けれど、決して土方にいたずらをしたいわけではなかったのは本当だった。振り返り、黒い着流しの裾を引くと、促されたのを知って土方は腰を下ろす。近くなった目線を重ねると、ちいさい子に言って聞かせるようにして沖田は口を開いた。
「ハロウィンは、幽霊の祭りなんですよ」
すると途端に嫌そうにしてびりびりと空気を尖らせるものだから、くちびるの端を上げて続けた。
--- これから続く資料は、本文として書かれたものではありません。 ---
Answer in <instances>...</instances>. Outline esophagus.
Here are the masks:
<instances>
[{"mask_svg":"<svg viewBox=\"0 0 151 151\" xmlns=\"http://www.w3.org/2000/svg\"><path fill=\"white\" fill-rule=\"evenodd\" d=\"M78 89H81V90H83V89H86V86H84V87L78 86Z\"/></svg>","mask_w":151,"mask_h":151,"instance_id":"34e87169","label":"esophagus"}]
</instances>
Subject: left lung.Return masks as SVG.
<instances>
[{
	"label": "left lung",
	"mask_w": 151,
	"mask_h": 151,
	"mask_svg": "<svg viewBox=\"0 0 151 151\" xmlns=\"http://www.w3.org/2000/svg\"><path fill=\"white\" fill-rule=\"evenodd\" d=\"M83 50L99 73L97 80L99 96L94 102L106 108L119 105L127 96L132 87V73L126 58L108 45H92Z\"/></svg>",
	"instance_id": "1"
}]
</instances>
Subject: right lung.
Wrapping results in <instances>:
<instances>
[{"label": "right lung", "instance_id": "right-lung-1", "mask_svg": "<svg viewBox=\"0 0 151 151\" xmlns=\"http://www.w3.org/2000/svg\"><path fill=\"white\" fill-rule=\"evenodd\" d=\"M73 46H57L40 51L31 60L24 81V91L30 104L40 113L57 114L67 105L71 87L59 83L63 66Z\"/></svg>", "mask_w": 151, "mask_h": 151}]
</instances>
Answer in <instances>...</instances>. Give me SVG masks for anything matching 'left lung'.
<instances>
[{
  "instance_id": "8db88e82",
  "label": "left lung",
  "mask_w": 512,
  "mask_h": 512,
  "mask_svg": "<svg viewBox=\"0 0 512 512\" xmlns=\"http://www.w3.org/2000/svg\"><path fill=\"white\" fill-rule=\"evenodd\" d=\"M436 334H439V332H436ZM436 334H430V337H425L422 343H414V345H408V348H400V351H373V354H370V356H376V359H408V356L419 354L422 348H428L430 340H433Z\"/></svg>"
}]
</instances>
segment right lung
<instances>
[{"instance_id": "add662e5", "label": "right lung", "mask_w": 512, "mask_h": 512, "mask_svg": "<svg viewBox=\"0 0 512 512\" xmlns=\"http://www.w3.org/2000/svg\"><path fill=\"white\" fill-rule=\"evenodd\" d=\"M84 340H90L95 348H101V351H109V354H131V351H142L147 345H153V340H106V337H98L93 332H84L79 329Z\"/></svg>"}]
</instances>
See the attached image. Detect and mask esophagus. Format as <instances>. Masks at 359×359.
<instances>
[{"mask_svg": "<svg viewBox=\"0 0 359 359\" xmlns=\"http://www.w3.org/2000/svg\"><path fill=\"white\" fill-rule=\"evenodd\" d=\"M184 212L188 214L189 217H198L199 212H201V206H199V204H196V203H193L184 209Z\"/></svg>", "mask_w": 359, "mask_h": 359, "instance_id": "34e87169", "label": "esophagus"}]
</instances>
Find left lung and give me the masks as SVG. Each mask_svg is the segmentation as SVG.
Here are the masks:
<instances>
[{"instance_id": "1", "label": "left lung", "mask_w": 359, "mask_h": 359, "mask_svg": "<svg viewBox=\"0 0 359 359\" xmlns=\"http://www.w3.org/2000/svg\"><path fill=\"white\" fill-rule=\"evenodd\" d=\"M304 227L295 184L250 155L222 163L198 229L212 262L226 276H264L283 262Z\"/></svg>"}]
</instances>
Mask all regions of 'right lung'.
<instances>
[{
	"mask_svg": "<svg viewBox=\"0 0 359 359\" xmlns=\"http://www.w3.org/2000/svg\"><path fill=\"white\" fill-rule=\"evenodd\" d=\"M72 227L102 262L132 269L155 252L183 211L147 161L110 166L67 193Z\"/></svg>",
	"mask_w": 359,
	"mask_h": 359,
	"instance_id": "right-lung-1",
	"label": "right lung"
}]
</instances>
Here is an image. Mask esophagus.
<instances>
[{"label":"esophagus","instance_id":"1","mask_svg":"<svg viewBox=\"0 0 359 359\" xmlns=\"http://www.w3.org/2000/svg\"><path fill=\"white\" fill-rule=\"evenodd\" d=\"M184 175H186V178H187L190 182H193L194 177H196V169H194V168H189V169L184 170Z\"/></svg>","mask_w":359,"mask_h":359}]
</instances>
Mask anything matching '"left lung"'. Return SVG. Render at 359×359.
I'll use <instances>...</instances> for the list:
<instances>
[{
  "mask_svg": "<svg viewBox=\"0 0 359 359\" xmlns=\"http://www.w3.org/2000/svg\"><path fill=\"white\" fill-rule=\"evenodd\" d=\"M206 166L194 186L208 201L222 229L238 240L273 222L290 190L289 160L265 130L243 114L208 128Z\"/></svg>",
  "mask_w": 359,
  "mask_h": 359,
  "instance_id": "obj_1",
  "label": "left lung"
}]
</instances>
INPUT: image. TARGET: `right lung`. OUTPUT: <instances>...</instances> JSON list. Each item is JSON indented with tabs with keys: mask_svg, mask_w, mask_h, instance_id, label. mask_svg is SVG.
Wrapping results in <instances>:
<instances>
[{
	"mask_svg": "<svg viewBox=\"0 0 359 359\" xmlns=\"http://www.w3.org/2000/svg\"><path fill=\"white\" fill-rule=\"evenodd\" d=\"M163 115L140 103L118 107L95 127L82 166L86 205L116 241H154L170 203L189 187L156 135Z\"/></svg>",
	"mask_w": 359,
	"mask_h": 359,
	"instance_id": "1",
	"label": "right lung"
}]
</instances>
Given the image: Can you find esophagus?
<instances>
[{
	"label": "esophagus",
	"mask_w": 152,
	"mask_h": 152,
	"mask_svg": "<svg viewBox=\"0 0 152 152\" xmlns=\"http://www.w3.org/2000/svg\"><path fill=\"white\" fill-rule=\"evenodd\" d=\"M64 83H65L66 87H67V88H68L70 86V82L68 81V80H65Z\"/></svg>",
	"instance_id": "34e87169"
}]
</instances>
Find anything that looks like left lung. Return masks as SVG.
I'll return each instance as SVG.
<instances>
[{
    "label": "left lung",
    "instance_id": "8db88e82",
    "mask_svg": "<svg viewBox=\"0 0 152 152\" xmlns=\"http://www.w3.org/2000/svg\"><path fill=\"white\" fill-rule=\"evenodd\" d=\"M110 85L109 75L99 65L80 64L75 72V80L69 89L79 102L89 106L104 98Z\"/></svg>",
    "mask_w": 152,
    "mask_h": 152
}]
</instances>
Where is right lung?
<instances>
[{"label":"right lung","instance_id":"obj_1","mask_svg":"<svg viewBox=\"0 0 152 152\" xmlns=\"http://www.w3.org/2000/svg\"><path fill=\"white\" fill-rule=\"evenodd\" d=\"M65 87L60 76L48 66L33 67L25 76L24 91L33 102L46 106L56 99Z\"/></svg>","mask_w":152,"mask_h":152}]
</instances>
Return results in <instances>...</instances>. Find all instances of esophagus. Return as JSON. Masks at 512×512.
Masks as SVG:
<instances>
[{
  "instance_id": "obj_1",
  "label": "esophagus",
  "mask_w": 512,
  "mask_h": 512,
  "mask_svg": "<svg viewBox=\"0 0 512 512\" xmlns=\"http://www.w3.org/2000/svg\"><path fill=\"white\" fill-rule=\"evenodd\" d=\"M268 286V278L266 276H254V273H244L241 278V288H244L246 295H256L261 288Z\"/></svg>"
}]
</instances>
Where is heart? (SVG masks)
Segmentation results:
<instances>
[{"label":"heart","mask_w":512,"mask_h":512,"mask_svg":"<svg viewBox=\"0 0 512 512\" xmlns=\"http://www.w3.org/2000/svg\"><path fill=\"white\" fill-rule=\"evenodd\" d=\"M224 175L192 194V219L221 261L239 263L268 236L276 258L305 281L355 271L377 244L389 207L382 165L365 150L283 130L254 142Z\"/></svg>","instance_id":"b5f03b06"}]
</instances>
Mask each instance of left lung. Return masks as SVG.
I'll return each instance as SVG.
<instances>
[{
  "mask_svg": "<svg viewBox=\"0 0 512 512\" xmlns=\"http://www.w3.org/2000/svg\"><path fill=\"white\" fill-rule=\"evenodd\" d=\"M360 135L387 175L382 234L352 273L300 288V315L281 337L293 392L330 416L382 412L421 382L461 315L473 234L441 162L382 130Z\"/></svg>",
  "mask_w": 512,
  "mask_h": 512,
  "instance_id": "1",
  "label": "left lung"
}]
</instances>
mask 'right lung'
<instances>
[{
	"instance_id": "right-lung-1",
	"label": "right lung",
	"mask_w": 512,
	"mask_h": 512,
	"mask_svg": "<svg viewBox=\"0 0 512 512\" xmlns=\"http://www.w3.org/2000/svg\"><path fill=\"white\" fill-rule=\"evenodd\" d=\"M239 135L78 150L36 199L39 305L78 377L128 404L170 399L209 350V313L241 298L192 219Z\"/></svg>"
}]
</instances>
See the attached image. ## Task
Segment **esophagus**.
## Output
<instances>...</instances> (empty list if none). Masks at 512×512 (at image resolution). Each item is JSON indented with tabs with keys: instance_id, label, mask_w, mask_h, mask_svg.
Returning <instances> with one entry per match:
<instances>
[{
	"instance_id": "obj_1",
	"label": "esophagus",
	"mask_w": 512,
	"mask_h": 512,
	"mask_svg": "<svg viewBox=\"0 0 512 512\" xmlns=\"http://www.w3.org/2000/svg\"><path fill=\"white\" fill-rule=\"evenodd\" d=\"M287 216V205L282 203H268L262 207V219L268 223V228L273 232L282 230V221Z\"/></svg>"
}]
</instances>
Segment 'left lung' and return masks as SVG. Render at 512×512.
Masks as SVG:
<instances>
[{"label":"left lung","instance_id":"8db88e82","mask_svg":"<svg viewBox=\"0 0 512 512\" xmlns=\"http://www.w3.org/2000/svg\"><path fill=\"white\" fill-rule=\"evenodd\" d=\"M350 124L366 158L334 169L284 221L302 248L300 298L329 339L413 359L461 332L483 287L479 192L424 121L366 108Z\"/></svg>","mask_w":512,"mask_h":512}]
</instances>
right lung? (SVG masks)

「遠くの星では、毎年この日に死んだ人間が世界に帰って来るんでさァ」
「……お前、まだその類の話を信じてんのか」
「暗闇を歩いてくる幽霊は、かぼちゃのぼんぼりが光るのを目印に来て、知った人間が住む家の戸を叩くんですって」
「そんなものはいない」
「そうして戻ってきたのが良い霊なら構わないけれど、それが目印を間違えた悪霊だったら家に入れたが最後、色んな人が連れて行かれて大変なことになっちまう。だから生きている人間は、悪戯をされないよう菓子を渡す」
「幽霊なんざいない」
「俺がおばけで尋ねてきたって、あんたは戸を開けないでしょう」
どんなに開けたくとも。
そして、それは不自由ではないかと、沖田は思うのだ。
「誰が帰ったって、決して開けないでしょう」
言い切ると、何かを分かった灰色の目が、それを確かめるかのように細くなった。
土方の感情がそうやって苦く染まるさまは昔から沖田の欲しいもののひとつであったけれど、そういうものを見るたびに、この人は馬鹿だなあと思う。